かんたき(看護小規模多機能型居宅介護)とは|メリット・デメリット・仕事内容ついて
著者: ゲートウェイ
更新日:2023/12/22
公開日:2021/08/26
在宅での生活を希望する高齢者が増えた今、在宅介護をサポートする介護サービスも多く存在します。なかでも介護だけでなく、医療面も含めて在宅介護をサポートするサービスに「かんたき」があります。今回はかんたきについて、サービスの特徴や働くスタッフの職種、仕事内容についてご紹介します。
目次
かんたき(看護小規模多機能型居宅介護)とは
看護小規模多機能型居宅介護、通称「かんたき(看多機)」は「訪問介護」「通所」「短期入所」の介護サービスに加えて、「訪問看護」を提供する介護保険サービスです。医療依存度の高い要介護者が、できる限り在宅生活を継続するために支援します。つまり、かんたきは介護と看護が一体となったサービスです。
かんたきが提供するサービス
かんたきでは、介護と医療2つのサービスを提供します。

* [記録一覧]:
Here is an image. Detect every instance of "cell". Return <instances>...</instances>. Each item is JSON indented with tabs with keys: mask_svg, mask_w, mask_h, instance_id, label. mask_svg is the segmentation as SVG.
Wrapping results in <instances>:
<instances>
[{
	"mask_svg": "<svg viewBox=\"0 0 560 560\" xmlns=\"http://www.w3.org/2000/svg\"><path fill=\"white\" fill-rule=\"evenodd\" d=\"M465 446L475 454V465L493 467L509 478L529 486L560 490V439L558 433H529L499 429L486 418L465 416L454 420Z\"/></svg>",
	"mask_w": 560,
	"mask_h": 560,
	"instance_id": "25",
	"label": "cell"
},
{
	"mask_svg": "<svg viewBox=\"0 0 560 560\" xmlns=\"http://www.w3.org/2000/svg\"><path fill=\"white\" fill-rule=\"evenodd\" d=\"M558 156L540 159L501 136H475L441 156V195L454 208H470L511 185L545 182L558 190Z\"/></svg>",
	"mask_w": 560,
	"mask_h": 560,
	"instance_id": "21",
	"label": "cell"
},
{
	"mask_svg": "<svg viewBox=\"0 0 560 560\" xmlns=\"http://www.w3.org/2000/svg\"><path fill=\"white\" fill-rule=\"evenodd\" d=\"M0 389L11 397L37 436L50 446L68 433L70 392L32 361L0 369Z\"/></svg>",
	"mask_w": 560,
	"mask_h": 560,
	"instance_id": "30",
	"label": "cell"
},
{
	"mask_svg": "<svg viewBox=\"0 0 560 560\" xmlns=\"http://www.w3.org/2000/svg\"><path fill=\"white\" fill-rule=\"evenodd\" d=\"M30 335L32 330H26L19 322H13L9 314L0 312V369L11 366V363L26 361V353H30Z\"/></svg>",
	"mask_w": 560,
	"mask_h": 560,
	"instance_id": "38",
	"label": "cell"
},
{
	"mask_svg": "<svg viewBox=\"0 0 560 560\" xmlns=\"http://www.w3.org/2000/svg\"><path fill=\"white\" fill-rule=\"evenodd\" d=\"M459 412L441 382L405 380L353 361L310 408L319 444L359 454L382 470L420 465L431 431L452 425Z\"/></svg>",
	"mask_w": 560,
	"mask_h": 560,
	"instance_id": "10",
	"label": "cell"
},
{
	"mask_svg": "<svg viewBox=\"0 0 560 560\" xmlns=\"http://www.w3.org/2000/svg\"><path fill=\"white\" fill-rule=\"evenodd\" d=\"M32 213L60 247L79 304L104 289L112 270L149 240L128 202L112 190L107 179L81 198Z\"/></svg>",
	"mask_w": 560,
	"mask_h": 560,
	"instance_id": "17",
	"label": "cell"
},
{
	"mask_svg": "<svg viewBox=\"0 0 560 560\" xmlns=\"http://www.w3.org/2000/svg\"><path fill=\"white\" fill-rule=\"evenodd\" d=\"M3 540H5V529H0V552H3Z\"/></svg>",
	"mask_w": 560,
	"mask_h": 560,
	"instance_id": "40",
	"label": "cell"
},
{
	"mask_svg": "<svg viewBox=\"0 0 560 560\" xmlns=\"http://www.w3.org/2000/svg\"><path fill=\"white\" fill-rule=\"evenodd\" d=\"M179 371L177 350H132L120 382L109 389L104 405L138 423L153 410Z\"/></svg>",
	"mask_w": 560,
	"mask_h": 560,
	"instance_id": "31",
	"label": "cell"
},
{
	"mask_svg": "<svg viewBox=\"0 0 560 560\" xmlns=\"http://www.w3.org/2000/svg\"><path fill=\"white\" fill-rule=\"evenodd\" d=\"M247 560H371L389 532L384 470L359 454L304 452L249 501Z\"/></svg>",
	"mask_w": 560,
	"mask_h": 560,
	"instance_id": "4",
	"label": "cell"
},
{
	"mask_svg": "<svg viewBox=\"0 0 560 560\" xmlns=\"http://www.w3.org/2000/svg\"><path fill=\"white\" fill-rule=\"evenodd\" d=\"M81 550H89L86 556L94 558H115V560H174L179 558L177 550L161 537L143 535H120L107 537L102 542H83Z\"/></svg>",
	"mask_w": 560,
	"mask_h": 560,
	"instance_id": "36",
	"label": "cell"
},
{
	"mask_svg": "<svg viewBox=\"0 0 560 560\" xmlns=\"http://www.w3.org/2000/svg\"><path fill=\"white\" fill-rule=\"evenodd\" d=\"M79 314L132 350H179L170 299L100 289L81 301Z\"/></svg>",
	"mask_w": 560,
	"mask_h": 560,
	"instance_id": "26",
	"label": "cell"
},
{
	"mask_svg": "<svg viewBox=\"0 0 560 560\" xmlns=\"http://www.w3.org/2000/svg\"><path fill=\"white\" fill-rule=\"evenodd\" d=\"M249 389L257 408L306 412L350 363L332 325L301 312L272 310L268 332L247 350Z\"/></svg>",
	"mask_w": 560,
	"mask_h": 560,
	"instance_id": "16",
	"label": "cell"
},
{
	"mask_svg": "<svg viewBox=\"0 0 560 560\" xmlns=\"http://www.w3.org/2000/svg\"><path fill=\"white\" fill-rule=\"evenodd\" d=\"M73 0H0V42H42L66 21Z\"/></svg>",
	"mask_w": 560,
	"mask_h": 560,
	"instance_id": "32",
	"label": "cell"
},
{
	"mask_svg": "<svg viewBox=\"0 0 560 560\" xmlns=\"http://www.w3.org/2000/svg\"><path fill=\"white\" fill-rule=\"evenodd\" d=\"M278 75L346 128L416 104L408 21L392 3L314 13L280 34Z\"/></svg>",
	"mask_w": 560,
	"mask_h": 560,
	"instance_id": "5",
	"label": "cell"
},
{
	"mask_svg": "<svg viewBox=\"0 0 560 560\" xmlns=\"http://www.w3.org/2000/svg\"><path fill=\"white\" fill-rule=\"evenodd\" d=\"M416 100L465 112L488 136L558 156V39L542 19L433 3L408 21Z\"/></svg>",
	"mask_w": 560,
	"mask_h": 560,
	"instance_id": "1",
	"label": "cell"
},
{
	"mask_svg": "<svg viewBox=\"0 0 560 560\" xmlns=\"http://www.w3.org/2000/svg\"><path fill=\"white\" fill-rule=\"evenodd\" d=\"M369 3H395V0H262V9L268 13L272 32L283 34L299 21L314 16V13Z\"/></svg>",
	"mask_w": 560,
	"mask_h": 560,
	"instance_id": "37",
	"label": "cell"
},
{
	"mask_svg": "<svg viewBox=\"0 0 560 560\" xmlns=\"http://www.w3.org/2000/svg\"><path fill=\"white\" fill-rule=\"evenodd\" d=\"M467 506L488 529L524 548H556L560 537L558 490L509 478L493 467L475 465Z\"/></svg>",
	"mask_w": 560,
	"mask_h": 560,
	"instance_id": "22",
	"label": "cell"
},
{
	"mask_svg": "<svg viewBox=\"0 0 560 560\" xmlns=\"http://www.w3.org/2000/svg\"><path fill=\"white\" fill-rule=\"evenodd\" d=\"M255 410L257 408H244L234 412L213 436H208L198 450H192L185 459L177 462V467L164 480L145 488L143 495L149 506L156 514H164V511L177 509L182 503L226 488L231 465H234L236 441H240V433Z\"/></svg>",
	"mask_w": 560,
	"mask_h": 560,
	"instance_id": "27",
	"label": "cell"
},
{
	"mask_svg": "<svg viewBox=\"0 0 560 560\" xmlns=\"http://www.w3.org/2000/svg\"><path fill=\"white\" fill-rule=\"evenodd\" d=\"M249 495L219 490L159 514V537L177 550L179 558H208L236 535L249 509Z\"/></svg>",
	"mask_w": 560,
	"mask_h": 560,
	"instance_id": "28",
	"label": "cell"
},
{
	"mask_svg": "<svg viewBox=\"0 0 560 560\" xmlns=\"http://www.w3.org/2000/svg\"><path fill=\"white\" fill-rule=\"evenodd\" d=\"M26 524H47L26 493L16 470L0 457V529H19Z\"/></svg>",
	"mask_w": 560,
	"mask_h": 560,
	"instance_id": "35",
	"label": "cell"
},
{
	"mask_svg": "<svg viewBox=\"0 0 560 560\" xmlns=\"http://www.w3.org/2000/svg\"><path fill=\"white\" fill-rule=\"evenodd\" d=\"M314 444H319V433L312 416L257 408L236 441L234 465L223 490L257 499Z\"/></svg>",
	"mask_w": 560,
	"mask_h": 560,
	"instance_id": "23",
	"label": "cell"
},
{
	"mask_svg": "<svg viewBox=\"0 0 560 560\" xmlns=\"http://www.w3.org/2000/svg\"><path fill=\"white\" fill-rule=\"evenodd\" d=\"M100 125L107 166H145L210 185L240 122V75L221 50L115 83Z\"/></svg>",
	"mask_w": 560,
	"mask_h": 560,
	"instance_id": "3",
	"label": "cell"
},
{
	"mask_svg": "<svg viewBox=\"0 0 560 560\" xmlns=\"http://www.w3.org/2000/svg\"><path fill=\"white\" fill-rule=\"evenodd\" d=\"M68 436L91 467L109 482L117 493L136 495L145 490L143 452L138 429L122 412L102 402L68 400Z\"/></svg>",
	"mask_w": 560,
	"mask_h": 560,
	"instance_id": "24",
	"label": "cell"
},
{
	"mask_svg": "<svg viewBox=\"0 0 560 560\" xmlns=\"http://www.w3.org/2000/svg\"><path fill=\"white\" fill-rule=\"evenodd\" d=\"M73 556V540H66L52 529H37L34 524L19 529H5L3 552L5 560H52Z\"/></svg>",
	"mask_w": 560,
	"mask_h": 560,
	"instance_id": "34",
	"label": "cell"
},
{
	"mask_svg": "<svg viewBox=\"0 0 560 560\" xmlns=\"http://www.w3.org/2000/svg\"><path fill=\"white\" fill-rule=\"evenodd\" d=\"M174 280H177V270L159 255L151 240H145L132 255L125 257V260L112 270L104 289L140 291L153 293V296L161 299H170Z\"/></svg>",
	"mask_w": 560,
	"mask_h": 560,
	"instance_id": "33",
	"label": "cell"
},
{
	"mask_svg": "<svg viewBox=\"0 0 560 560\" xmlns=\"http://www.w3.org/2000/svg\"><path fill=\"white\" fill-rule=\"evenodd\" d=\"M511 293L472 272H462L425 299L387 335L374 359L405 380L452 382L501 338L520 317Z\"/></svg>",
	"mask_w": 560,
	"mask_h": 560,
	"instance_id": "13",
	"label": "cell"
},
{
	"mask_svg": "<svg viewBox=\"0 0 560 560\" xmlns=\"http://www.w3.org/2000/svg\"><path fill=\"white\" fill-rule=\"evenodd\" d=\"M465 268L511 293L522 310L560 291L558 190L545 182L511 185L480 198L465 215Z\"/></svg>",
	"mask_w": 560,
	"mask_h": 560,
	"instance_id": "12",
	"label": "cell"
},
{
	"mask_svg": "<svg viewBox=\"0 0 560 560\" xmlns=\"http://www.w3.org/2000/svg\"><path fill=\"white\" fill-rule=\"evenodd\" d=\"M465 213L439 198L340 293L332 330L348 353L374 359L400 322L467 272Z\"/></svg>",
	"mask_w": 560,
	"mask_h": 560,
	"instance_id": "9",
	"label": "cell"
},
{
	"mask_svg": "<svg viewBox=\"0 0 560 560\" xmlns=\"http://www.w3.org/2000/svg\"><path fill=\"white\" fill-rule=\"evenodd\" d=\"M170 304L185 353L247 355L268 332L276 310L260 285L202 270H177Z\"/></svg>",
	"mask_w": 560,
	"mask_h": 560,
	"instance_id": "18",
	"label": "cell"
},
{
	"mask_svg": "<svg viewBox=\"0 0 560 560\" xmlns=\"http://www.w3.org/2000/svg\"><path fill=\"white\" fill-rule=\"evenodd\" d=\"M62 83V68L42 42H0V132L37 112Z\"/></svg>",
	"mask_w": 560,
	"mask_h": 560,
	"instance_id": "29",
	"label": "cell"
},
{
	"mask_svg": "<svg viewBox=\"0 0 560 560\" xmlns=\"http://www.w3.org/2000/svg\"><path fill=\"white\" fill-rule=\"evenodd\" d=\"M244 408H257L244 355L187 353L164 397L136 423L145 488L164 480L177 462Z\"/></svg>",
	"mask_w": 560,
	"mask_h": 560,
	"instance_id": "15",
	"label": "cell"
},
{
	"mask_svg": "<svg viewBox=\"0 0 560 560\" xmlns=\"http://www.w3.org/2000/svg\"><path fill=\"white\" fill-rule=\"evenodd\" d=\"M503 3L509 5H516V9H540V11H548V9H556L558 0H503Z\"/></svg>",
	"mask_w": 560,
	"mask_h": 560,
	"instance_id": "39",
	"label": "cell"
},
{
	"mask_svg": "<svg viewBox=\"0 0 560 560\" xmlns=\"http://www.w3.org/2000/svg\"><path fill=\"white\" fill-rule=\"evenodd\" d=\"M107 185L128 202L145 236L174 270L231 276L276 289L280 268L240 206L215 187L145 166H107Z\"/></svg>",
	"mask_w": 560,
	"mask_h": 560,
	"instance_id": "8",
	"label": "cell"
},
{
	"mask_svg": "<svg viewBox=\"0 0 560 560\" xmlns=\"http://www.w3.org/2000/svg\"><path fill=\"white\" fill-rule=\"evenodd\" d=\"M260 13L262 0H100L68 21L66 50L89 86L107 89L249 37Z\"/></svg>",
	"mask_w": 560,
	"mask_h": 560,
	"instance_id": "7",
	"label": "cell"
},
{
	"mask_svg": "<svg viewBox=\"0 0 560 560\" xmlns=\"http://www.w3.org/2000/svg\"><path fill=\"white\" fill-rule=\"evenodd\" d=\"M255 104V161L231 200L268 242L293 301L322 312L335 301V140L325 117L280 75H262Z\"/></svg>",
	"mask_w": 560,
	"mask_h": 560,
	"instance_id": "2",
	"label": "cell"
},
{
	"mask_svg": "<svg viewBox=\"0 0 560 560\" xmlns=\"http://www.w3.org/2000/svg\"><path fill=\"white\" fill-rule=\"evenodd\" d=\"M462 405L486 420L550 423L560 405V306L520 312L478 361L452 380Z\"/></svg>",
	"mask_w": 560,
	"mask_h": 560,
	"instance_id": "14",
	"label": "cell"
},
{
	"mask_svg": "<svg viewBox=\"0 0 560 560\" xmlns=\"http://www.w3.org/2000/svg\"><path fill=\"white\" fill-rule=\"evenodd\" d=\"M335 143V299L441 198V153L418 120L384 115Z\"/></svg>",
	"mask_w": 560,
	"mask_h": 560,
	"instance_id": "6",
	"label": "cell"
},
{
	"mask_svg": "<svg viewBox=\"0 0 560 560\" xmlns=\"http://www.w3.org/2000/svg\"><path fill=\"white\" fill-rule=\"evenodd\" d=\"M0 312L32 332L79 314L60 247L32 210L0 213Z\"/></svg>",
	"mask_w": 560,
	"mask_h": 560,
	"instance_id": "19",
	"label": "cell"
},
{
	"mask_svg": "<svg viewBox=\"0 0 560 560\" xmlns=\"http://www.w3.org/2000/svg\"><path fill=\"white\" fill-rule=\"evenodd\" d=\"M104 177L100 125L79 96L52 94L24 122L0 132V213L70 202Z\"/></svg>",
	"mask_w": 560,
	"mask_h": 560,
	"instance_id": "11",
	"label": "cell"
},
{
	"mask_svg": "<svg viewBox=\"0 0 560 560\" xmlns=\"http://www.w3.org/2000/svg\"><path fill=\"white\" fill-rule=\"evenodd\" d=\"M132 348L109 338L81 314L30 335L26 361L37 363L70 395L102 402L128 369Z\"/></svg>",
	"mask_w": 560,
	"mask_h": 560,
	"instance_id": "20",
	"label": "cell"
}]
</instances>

* [取り組む課題]:
A - 本文の一部を、手を加えずに書き写す。「かんたき(看護小規模多機能型居宅介護)とは|メリット・デメリット・仕事内容ついて」を含む語句から始め、「事内容についてご紹介します。」の後で終える。
B - 本文によると、かんたきは「訪問介護」「通所」「短期入所」の介護サービスに加えて、何を提供するか。
記録は本文とは関係がない。

* [解答一覧]:
A -
かんたき(看護小規模多機能型居宅介護)とは|メリット・デメリット・仕事内容ついて
著者: ゲートウェイ
更新日:2023/12/22
公開日:2021/08/26
在宅での生活を希望する高齢者が増えた今、在宅介護をサポートする介護サービスも多く存在します。なかでも介護だけでなく、医療面も含めて在宅介護をサポートするサービスに「かんたき」があります。今回はかんたきについて、サービスの特徴や働くスタッフの職種、仕事内容についてご紹介します。

B - 訪問看護。